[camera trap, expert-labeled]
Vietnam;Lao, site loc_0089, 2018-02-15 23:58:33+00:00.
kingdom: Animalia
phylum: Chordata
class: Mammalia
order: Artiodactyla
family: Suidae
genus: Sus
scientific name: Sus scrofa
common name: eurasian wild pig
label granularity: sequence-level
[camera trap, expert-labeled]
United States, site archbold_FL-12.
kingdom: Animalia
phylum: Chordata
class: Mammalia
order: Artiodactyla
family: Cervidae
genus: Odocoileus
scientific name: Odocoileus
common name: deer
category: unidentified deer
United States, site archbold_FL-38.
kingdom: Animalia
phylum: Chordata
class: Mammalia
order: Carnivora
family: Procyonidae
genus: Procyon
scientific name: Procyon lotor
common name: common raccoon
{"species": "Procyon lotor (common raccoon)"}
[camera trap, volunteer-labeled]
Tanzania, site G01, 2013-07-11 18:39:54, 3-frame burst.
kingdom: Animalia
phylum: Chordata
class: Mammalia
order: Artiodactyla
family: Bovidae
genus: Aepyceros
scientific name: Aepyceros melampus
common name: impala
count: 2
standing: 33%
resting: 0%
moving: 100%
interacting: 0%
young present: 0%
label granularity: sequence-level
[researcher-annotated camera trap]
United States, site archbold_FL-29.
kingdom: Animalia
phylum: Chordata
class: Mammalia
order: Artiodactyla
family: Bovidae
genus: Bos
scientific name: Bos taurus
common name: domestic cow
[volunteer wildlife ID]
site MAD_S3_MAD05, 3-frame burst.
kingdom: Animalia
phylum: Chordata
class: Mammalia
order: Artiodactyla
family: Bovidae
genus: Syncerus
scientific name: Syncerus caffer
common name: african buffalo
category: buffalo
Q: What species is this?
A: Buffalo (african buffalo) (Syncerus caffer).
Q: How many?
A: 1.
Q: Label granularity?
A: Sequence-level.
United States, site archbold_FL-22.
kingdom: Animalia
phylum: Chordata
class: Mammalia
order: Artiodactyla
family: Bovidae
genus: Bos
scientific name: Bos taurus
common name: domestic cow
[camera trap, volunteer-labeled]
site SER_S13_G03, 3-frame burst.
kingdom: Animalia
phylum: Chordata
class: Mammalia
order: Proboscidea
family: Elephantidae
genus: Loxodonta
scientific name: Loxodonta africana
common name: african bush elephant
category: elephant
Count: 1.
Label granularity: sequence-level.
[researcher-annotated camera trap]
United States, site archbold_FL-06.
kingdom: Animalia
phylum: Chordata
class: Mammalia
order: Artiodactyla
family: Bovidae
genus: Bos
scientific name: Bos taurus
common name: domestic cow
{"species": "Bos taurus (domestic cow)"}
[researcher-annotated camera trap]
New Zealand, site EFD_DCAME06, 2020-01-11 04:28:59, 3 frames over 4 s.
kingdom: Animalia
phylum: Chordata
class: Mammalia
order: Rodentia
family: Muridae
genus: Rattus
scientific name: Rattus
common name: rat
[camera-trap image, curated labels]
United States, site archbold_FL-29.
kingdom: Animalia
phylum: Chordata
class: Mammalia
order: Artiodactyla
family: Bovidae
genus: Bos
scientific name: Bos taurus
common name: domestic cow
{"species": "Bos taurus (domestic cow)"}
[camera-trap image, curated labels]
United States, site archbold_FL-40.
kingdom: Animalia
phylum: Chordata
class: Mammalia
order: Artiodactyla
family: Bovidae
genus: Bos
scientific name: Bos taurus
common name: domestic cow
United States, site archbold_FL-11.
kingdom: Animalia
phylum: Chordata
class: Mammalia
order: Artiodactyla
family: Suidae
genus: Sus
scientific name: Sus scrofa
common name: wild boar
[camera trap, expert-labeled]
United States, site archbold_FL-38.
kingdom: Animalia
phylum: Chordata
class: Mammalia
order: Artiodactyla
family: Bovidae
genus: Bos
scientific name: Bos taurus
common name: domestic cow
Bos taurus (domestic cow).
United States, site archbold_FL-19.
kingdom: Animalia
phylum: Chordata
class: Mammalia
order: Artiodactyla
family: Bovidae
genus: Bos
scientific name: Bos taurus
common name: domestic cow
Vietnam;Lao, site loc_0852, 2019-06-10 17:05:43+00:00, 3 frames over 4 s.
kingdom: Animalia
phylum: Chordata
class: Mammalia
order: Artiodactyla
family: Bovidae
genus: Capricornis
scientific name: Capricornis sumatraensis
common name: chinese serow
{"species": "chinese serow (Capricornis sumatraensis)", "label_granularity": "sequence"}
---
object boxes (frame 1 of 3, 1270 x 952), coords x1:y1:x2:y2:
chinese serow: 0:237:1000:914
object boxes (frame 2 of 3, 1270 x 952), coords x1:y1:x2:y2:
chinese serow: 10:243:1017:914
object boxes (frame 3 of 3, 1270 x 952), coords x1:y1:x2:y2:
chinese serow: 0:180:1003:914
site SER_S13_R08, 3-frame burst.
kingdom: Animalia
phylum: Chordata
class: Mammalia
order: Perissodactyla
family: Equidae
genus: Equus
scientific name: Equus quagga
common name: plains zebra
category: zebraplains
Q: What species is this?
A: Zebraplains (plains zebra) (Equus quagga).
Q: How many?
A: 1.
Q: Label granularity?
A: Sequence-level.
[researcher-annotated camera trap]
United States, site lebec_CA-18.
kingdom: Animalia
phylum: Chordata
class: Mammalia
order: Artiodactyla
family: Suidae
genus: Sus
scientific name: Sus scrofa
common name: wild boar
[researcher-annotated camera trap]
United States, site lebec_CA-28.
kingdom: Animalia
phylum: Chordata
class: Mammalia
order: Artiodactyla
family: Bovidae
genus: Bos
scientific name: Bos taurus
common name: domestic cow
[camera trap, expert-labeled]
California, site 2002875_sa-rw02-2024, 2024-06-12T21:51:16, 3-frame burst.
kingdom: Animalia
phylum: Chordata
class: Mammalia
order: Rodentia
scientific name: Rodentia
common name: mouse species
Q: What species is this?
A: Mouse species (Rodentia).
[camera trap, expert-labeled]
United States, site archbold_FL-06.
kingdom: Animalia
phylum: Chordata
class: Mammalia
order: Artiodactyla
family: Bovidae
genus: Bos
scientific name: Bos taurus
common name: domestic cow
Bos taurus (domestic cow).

***

#### Try it:
Could you retype every record above exactly as given?

#### Written solution:
[camera trap, expert-labeled]
Vietnam;Lao, site loc_0089, 2018-02-15 23:58:33+00:00.
kingdom: Animalia
phylum: Chordata
class: Mammalia
order: Artiodactyla
family: Suidae
genus: Sus
scientific name: Sus scrofa
common name: eurasian wild pig
label granularity: sequence-level
[camera trap, expert-labeled]
United States, site archbold_FL-12.
kingdom: Animalia
phylum: Chordata
class: Mammalia
order: Artiodactyla
family: Cervidae
genus: Odocoileus
scientific name: Odocoileus
common name: deer
category: unidentified deer
United States, site archbold_FL-38.
kingdom: Animalia
phylum: Chordata
class: Mammalia
order: Carnivora
family: Procyonidae
genus: Procyon
scientific name: Procyon lotor
common name: common raccoon
{"species": "Procyon lotor (common raccoon)"}
[camera trap, volunteer-labeled]
Tanzania, site G01, 2013-07-11 18:39:54, 3-frame burst.
kingdom: Animalia
phylum: Chordata
class: Mammalia
order: Artiodactyla
family: Bovidae
genus: Aepyceros
scientific name: Aepyceros melampus
common name: impala
count: 2
standing: 33%
resting: 0%
moving: 100%
interacting: 0%
young present: 0%
label granularity: sequence-level
[researcher-annotated camera trap]
United States, site archbold_FL-29.
kingdom: Animalia
phylum: Chordata
class: Mammalia
order: Artiodactyla
family: Bovidae
genus: Bos
scientific name: Bos taurus
common name: domestic cow
[volunteer wildlife ID]
site MAD_S3_MAD05, 3-frame burst.
kingdom: Animalia
phylum: Chordata
class: Mammalia
order: Artiodactyla
family: Bovidae
genus: Syncerus
scientific name: Syncerus caffer
common name: african buffalo
category: buffalo
Q: What species is this?
A: Buffalo (african buffalo) (Syncerus caffer).
Q: How many?
A: 1.
Q: Label granularity?
A: Sequence-level.
United States, site archbold_FL-22.
kingdom: Animalia
phylum: Chordata
class: Mammalia
order: Artiodactyla
family: Bovidae
genus: Bos
scientific name: Bos taurus
common name: domestic cow
[camera trap, volunteer-labeled]
site SER_S13_G03, 3-frame burst.
kingdom: Animalia
phylum: Chordata
class: Mammalia
order: Proboscidea
family: Elephantidae
genus: Loxodonta
scientific name: Loxodonta africana
common name: african bush elephant
category: elephant
Count: 1.
Label granularity: sequence-level.
[researcher-annotated camera trap]
United States, site archbold_FL-06.
kingdom: Animalia
phylum: Chordata
class: Mammalia
order: Artiodactyla
family: Bovidae
genus: Bos
scientific name: Bos taurus
common name: domestic cow
{"species": "Bos taurus (domestic cow)"}
[researcher-annotated camera trap]
New Zealand, site EFD_DCAME06, 2020-01-11 04:28:59, 3 frames over 4 s.
kingdom: Animalia
phylum: Chordata
class: Mammalia
order: Rodentia
family: Muridae
genus: Rattus
scientific name: Rattus
common name: rat
[camera-trap image, curated labels]
United States, site archbold_FL-29.
kingdom: Animalia
phylum: Chordata
class: Mammalia
order: Artiodactyla
family: Bovidae
genus: Bos
scientific name: Bos taurus
common name: domestic cow
{"species": "Bos taurus (domestic cow)"}
[camera-trap image, curated labels]
United States, site archbold_FL-40.
kingdom: Animalia
phylum: Chordata
class: Mammalia
order: Artiodactyla
family: Bovidae
genus: Bos
scientific name: Bos taurus
common name: domestic cow
United States, site archbold_FL-11.
kingdom: Animalia
phylum: Chordata
class: Mammalia
order: Artiodactyla
family: Suidae
genus: Sus
scientific name: Sus scrofa
common name: wild boar
[camera trap, expert-labeled]
United States, site archbold_FL-38.
kingdom: Animalia
phylum: Chordata
class: Mammalia
order: Artiodactyla
family: Bovidae
genus: Bos
scientific name: Bos taurus
common name: domestic cow
Bos taurus (domestic cow).
United States, site archbold_FL-19.
kingdom: Animalia
phylum: Chordata
class: Mammalia
order: Artiodactyla
family: Bovidae
genus: Bos
scientific name: Bos taurus
common name: domestic cow
Vietnam;Lao, site loc_0852, 2019-06-10 17:05:43+00:00, 3 frames over 4 s.
kingdom: Animalia
phylum: Chordata
class: Mammalia
order: Artiodactyla
family: Bovidae
genus: Capricornis
scientific name: Capricornis sumatraensis
common name: chinese serow
{"species": "chinese serow (Capricornis sumatraensis)", "label_granularity": "sequence"}
---
object boxes (frame 1 of 3, 1270 x 952), coords x1:y1:x2:y2:
chinese serow: 0:237:1000:914
object boxes (frame 2 of 3, 1270 x 952), coords x1:y1:x2:y2:
chinese serow: 10:243:1017:914
object boxes (frame 3 of 3, 1270 x 952), coords x1:y1:x2:y2:
chinese serow: 0:180:1003:914
site SER_S13_R08, 3-frame burst.
kingdom: Animalia
phylum: Chordata
class: Mammalia
order: Perissodactyla
family: Equidae
genus: Equus
scientific name: Equus quagga
common name: plains zebra
category: zebraplains
Q: What species is this?
A: Zebraplains (plains zebra) (Equus quagga).
Q: How many?
A: 1.
Q: Label granularity?
A: Sequence-level.
[researcher-annotated camera trap]
United States, site lebec_CA-18.
kingdom: Animalia
phylum: Chordata
class: Mammalia
order: Artiodactyla
family: Suidae
genus: Sus
scientific name: Sus scrofa
common name: wild boar
[researcher-annotated camera trap]
United States, site lebec_CA-28.
kingdom: Animalia
phylum: Chordata
class: Mammalia
order: Artiodactyla
family: Bovidae
genus: Bos
scientific name: Bos taurus
common name: domestic cow
[camera trap, expert-labeled]
California, site 2002875_sa-rw02-2024, 2024-06-12T21:51:16, 3-frame burst.
kingdom: Animalia
phylum: Chordata
class: Mammalia
order: Rodentia
scientific name: Rodentia
common name: mouse species
Q: What species is this?
A: Mouse species (Rodentia).
[camera trap, expert-labeled]
United States, site archbold_FL-06.
kingdom: Animalia
phylum: Chordata
class: Mammalia
order: Artiodactyla
family: Bovidae
genus: Bos
scientific name: Bos taurus
common name: domestic cow
Bos taurus (domestic cow).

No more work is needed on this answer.